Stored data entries
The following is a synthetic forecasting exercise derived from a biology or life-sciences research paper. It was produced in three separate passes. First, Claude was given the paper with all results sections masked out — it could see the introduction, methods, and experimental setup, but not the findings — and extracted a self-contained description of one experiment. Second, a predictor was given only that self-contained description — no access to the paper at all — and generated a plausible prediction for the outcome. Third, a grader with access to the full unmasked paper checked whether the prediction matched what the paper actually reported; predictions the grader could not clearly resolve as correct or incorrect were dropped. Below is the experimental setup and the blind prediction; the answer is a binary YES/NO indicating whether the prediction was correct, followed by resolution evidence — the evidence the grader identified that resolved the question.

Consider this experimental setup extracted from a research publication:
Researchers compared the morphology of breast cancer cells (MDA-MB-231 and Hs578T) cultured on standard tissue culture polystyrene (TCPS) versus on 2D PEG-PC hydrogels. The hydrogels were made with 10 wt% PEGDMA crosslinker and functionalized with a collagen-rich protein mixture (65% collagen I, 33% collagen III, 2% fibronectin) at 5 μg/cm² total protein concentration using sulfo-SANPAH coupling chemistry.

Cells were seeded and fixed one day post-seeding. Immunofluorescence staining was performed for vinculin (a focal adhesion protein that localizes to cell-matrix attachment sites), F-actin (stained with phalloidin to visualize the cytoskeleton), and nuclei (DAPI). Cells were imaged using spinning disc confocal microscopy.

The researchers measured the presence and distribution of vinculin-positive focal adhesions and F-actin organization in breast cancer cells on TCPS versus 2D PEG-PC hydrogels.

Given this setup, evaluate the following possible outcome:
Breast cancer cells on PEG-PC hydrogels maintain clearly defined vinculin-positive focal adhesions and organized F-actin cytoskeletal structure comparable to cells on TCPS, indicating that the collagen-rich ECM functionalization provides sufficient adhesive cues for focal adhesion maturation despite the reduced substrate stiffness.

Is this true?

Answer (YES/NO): NO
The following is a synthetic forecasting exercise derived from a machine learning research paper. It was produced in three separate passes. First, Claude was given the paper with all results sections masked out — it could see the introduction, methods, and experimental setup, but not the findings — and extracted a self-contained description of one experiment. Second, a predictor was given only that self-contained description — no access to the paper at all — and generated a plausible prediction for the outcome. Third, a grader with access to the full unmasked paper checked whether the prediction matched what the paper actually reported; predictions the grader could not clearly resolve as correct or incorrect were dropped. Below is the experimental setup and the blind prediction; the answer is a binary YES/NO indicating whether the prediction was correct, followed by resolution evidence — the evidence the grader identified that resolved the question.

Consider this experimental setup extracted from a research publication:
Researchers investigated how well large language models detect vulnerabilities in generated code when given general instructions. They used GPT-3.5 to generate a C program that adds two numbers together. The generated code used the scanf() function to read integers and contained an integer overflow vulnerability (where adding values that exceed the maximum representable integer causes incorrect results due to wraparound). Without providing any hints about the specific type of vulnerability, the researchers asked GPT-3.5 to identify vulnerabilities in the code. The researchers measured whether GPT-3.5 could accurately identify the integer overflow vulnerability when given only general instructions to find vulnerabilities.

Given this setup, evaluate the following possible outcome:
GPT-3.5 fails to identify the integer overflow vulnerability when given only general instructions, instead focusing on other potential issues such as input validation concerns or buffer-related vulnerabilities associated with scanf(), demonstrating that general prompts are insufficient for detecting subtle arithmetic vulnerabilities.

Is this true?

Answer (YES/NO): YES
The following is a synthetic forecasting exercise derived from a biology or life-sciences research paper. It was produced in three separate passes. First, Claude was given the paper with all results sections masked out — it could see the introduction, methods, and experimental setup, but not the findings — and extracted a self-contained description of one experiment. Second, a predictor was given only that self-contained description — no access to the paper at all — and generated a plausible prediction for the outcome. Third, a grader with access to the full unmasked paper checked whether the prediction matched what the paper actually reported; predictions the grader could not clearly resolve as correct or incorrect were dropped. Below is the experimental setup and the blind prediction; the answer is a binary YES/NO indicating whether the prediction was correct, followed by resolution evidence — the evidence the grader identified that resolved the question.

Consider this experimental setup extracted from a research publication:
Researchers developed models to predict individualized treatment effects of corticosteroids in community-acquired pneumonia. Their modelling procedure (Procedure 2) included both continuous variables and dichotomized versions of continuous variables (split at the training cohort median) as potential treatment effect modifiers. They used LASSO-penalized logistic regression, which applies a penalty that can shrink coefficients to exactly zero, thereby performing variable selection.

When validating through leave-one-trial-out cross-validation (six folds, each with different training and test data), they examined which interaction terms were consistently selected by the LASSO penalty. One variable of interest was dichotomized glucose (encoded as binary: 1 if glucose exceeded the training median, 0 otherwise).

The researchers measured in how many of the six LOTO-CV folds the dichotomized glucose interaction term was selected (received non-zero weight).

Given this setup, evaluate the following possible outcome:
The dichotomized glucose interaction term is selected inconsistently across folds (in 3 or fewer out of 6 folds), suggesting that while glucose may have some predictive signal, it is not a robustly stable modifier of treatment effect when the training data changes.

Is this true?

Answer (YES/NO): NO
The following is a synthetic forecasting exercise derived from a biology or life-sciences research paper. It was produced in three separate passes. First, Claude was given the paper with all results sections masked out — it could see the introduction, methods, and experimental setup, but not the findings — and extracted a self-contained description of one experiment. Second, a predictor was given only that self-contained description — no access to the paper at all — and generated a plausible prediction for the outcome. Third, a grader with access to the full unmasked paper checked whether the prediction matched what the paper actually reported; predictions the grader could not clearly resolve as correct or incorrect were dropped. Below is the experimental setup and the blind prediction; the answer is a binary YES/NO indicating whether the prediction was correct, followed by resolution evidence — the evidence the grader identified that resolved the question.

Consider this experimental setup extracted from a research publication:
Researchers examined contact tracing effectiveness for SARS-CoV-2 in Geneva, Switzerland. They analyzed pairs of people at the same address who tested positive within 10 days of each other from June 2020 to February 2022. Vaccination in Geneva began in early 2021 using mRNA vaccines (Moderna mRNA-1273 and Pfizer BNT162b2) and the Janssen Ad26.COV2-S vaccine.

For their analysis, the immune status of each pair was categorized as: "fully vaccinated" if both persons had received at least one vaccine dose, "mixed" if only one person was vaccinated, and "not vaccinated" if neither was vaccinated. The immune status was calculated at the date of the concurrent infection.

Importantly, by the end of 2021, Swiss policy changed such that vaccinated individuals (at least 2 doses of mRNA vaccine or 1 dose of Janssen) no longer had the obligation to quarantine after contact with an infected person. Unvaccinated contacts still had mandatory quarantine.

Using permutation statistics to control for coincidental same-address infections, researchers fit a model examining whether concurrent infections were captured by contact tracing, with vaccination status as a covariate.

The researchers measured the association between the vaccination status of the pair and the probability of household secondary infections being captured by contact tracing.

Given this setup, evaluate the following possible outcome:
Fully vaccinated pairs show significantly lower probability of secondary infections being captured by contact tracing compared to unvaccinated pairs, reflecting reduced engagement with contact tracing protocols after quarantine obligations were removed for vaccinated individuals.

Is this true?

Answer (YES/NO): NO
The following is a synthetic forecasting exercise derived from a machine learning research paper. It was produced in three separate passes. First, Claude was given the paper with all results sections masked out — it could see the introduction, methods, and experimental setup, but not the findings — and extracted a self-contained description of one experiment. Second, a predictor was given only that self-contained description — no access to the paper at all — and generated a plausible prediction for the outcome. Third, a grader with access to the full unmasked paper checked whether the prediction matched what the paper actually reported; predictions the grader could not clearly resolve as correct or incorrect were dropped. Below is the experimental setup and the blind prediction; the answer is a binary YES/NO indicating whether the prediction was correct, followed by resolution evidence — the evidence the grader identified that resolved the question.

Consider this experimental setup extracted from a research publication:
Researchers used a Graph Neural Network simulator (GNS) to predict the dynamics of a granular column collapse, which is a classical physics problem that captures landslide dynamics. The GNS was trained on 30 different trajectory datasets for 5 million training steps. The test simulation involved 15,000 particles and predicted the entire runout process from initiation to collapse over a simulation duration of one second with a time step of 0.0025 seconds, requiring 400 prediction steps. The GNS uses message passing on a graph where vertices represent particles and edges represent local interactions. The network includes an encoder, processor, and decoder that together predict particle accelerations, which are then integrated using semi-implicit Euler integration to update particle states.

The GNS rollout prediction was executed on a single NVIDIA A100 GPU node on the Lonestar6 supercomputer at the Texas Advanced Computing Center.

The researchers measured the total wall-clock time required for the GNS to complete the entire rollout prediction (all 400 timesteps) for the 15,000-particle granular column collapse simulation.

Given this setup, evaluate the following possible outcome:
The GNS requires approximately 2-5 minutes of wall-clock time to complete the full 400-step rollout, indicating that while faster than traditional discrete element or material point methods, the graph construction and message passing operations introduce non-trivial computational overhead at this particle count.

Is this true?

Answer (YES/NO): NO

WHAT NEEDS TO BE DONE —
Collect each line above holding the string "status".

RESULT FOR THIS EXERCISE —
For their analysis, the immune status of each pair was categorized as: "fully vaccinated" if both persons had received at least one vaccine dose, "mixed" if only one person was vaccinated, and "not vaccinated" if neither was vaccinated. The immune status was calculated at the date of the concurrent infection.
Using permutation statistics to control for coincidental same-address infections, researchers fit a model examining whether concurrent infections were captured by contact tracing, with vaccination status as a covariate.
The researchers measured the association between the vaccination status of the pair and the probability of household secondary infections being captured by contact tracing.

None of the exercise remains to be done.